▸ AIM OF THE TASK
When a line of the records below contains the string "site", copy that whole line.

▸ DATA RECORDS
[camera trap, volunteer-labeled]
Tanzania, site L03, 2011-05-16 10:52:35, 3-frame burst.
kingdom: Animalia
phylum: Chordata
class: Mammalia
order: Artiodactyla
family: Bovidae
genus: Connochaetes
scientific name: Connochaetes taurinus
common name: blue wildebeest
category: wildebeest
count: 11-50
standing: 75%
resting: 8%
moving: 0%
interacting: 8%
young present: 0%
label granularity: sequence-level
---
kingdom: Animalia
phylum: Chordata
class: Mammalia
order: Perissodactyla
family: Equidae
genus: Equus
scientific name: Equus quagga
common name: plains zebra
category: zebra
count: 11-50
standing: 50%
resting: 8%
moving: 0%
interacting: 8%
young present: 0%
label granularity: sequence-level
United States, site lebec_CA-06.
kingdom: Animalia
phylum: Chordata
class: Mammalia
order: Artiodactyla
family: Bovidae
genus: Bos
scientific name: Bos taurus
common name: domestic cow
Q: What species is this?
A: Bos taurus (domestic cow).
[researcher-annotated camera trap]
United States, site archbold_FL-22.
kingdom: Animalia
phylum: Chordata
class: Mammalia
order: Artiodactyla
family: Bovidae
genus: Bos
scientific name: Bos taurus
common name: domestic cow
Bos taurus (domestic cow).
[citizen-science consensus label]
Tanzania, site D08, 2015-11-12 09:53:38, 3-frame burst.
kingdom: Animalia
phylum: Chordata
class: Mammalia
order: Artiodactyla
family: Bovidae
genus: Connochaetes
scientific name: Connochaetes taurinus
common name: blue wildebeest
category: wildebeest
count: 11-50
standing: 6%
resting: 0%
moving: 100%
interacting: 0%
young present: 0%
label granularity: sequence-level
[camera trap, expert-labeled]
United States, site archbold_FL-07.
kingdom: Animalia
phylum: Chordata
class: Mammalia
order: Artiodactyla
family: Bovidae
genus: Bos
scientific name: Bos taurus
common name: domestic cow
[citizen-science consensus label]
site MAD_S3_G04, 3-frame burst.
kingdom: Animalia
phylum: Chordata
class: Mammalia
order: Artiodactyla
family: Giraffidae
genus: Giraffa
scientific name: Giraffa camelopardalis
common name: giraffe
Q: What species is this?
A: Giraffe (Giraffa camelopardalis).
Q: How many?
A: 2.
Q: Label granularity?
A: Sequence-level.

▸ ANSWER TO THIS EXERCISE
Tanzania, site L03, 2011-05-16 10:52:35, 3-frame burst.
United States, site lebec_CA-06.
United States, site archbold_FL-22.
Tanzania, site D08, 2015-11-12 09:53:38, 3-frame burst.
United States, site archbold_FL-07.
site MAD_S3_G04, 3-frame burst.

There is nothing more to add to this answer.